▶ _Try it_:
Character for character, give back every line below.

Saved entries
----------------
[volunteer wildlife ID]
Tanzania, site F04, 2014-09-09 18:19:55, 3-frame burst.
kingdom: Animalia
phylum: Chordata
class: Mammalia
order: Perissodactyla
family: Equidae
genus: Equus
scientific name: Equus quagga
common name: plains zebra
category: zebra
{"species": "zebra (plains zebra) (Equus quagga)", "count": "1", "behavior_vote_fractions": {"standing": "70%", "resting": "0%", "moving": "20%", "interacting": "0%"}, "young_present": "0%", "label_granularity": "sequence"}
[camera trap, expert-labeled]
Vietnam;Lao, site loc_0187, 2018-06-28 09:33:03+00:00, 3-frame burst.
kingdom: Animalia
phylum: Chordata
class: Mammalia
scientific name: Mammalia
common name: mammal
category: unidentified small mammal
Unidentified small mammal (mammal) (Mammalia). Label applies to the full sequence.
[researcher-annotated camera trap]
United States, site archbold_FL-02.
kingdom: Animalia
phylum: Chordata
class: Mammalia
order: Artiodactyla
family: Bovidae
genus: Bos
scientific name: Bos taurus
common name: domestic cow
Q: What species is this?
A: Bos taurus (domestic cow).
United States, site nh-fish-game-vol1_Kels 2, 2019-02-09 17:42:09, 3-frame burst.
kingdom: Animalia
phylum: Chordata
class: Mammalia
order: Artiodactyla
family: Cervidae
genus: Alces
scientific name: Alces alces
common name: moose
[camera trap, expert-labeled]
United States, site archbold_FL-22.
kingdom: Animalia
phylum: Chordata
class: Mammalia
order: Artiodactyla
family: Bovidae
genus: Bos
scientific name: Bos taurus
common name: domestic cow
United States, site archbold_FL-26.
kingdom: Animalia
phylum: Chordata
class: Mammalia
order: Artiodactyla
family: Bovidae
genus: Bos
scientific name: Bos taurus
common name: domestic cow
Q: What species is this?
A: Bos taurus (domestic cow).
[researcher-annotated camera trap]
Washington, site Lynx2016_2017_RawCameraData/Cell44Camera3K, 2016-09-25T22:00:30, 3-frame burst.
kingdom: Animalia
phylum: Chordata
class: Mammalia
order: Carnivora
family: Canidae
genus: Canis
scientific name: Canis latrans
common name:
----------------
▶ _Answer to this problem_:
[volunteer wildlife ID]
Tanzania, site F04, 2014-09-09 18:19:55, 3-frame burst.
kingdom: Animalia
phylum: Chordata
class: Mammalia
order: Perissodactyla
family: Equidae
genus: Equus
scientific name: Equus quagga
common name: plains zebra
category: zebra
{"species": "zebra (plains zebra) (Equus quagga)", "count": "1", "behavior_vote_fractions": {"standing": "70%", "resting": "0%", "moving": "20%", "interacting": "0%"}, "young_present": "0%", "label_granularity": "sequence"}
[camera trap, expert-labeled]
Vietnam;Lao, site loc_0187, 2018-06-28 09:33:03+00:00, 3-frame burst.
kingdom: Animalia
phylum: Chordata
class: Mammalia
scientific name: Mammalia
common name: mammal
category: unidentified small mammal
Unidentified small mammal (mammal) (Mammalia). Label applies to the full sequence.
[researcher-annotated camera trap]
United States, site archbold_FL-02.
kingdom: Animalia
phylum: Chordata
class: Mammalia
order: Artiodactyla
family: Bovidae
genus: Bos
scientific name: Bos taurus
common name: domestic cow
Q: What species is this?
A: Bos taurus (domestic cow).
United States, site nh-fish-game-vol1_Kels 2, 2019-02-09 17:42:09, 3-frame burst.
kingdom: Animalia
phylum: Chordata
class: Mammalia
order: Artiodactyla
family: Cervidae
genus: Alces
scientific name: Alces alces
common name: moose
[camera trap, expert-labeled]
United States, site archbold_FL-22.
kingdom: Animalia
phylum: Chordata
class: Mammalia
order: Artiodactyla
family: Bovidae
genus: Bos
scientific name: Bos taurus
common name: domestic cow
United States, site archbold_FL-26.
kingdom: Animalia
phylum: Chordata
class: Mammalia
order: Artiodactyla
family: Bovidae
genus: Bos
scientific name: Bos taurus
common name: domestic cow
Q: What species is this?
A: Bos taurus (domestic cow).
[researcher-annotated camera trap]
Washington, site Lynx2016_2017_RawCameraData/Cell44Camera3K, 2016-09-25T22:00:30, 3-frame burst.
kingdom: Animalia
phylum: Chordata
class: Mammalia
order: Carnivora
family: Canidae
genus: Canis
scientific name: Canis latrans
common name:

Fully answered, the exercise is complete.